Because every legal thriller ends up being a Rorschach test for attorneys, the Los Angeles Times asked a few of them at the time if The Firm looked anything like their lives. One tax lawyer, Wayne Allen of Walsworth, Franklin & Bevins in Orange County, basically shrugged: he did not know anyone living that kind of glossy lifestyle and chalked it up to Hollywood and Grisham doing Hollywood and Grisham. Another associate, Jon Meer, said that if you filmed the job as it really is, it would be people sitting in a library, and nobody would buy a ticket. Bottom line, they did not think the movie would make the public suddenly hate lawyers.
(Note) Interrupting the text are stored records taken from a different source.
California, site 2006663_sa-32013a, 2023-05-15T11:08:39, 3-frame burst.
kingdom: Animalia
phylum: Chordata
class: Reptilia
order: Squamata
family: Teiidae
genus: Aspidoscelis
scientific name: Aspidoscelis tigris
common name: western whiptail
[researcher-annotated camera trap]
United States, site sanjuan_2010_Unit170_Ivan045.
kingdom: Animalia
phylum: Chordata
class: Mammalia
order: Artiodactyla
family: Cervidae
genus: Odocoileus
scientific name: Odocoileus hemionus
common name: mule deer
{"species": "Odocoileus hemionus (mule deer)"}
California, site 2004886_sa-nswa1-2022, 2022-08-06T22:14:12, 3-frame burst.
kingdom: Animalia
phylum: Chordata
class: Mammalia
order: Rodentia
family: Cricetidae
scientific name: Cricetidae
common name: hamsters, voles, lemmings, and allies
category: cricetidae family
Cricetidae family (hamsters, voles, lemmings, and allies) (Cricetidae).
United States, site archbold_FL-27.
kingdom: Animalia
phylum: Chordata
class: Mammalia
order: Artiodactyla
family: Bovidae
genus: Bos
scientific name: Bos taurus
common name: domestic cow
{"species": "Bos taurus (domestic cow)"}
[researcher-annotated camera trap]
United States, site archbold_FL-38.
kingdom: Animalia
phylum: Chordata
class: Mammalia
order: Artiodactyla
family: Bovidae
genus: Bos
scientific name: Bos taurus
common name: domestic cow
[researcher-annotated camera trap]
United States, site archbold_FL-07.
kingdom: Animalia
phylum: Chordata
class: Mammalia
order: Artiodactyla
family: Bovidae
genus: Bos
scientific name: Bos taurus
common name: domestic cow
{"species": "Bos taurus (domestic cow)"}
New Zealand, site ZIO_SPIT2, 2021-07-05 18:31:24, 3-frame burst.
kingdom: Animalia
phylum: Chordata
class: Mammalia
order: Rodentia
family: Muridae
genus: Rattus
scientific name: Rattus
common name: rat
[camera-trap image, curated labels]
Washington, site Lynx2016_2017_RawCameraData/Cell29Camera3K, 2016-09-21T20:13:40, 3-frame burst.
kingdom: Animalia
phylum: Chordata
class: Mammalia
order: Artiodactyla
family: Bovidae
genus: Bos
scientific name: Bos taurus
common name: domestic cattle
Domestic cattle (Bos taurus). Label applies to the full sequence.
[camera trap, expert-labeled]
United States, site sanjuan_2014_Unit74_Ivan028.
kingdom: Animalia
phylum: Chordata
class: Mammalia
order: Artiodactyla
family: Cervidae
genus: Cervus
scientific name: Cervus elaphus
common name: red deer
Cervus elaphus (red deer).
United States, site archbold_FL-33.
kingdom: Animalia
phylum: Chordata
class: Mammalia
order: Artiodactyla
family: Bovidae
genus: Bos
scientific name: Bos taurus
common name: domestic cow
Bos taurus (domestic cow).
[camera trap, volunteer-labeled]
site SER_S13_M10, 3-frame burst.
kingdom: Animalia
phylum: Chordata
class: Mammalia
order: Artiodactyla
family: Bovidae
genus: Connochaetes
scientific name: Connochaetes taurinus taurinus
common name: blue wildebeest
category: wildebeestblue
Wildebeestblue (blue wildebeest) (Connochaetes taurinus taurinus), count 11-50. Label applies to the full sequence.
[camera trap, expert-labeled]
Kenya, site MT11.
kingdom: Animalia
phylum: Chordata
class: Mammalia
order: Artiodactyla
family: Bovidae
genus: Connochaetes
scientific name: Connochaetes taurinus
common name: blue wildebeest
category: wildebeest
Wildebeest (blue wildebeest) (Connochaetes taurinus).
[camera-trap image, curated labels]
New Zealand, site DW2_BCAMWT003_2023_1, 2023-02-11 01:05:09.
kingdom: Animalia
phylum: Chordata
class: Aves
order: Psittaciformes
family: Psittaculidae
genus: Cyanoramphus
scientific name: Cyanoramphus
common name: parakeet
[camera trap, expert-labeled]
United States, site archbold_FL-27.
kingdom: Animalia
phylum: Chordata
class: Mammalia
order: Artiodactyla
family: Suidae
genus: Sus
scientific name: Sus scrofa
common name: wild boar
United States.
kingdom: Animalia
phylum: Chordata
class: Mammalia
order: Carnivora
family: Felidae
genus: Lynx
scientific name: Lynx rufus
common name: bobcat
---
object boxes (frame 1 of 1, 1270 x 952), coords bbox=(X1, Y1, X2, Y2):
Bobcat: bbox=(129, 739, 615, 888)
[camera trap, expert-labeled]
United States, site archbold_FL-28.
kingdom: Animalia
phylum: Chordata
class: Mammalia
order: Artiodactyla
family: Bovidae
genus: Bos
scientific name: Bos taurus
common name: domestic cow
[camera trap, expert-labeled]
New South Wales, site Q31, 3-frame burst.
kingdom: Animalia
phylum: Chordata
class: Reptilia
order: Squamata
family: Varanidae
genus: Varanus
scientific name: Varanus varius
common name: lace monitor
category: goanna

It is entertainment, not a deposition.

Quick stats

  • Release date: June 30, 1993
  • Worldwide box office: About $270 million
  • IMDb: 6.9/10
  • Rotten Tomatoes: 76% critics, 64% audience
  • Where to watch now: Paramount+

The bigger picture

Hollywood has been hooked on courtroom drama forever, from The Verdict to A Few Good Men to Anatomy of a Fall. The Firm sits neatly in that lane: slick, tense, and engineered for big crowds, even if it nudges the book into a cleaner, more movie-ish shape. Do I wish we got the Caribbean ending? Kind of. Do I think the Boston choice makes sense for a summer blockbuster starring Tom Cruise? Absolutely.

What do you make of it when movies gamble with a book's original finish? Bold adaptation or missing the point? I am genuinely curious where you land on this one.